In 2011, for example, Tibi’s very important Islamism and Islam was published by Yale University Press, but it received scant attention in the general-interest reviews, in public discussion, or within the Obama administration. Yet whether Obama knew better or whether he was so much a product of the politically correct academy that he actually thought that the Islamic State had nothing to do with Islam …

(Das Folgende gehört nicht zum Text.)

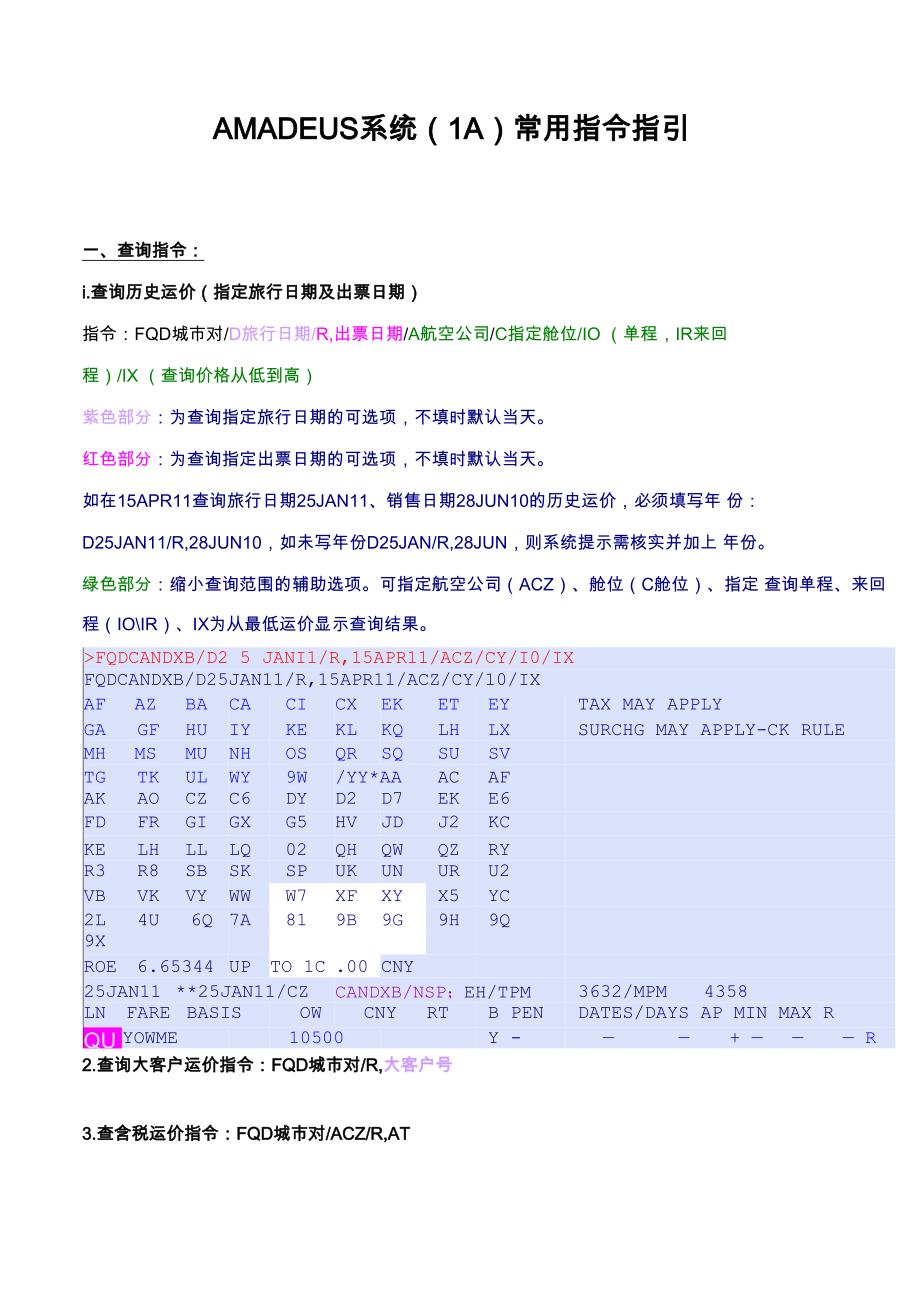 AMADEUS系统（1A）常用指令指引

一、查询指令：

i.查询历史运价（指定旅行日期及出票日期）

指令：FQD城市对/D旅行日期/R,出票日期/A航空公司/C指定舱位/IO （单程，IR来回程）/IX （查询价格从低到高）

紫色部分：为查询指定旅行日期的可选项，不填时默认当天。

红色部分：为查询指定出票日期的可选项，不填时默认当天。

如在15APR11查询旅行日期25JAN11、销售日期28JUN10的历史运价，必须填写年 份：

D25JAN11/R,28JUN10，如未写年份D25JAN/R,28JUN，则系统提示需核实并加上 年份。

绿色部分：缩小查询范围的辅助选项。可指定航空公司（ACZ）、舱位（C舱位）、指定 查询单程、来回程（IO\IR）、IX为从最低运价显示查询结果。

>FQDCANDXB/D2 5 JANI1/R,15APR11/ACZ/CY/I0/IX
FQDCANDXB/D25JAN11/R,15APR11/ACZ/CY/10/IX
AF AZ BA CA CI CX EK ET EY TAX MAY APPLY
GA GF HU IY KE KL KQ LH LX SURCHG MAY APPLY-CK RULE
MH MS MU NH OS QR SQ SU SV
TG TK UL WY 9W /YY*AA AC AF
AK AO CZ C6 DY D2 D7 EK E6
FD FR GI GX G5 HV JD J2 KC
KE LH LL LQ 02 QH QW QZ RY
R3 R8 SB SK SP UK UN UR U2
VB VK VY WW W7 XF XY X5 YC
2L 4U 6Q 7A 81 9B 9G 9H 9Q
9X
ROE 6.65344 UP TO 1C .00 CNY
25JAN11 **25JAN11/CZ CANDXB/NSP; EH/TPM 3632/MPM 4358
LN FARE BASIS OW CNY RT B PEN DATES/DAYS AP MIN MAX R
QU YOWME 10500 Y - — — + — — — R

2.查询大客户运价指令：FQD城市对/R,大客户号

3.查含税运价指令：FQD城市对/ACZ/R,AT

Der Autor, Jeffrey Herf, bezieht sich in seinem Artikel mehrfach zustimmend auf Bassam Tibis “Islamism and Islam”, das von der amerikanischen Öffentlichkeit zu wenig wahrgenommen worden sei. Da mag er recht haben. Allerdings scheint er selbst das Buch nicht gelesen zu haben. Tibi selbst sagt nämlich explizit, dass Islamismus nicht Islam sei, so der Titel eines seiner Kapitel („Why Islamism is not Islam‟)! Darin heisst es:

In the case of Islamism, the religionization of politics means the promotion of a political order that is believed to emanate from the will of Allah and is not based on popular sovereignty. Islam itself does not do this. As a faith, cult, and ethical framework, it implies certain political values but does not presuppose a particular order of government.

Ähnlich hat er auch in anderen seiner Bücher argumentiert (z.B. in “Islam’s Predicament”). Ob man dem zustimmt oder nicht – Obama lag hier ganz auf einer Linie mit Tibi.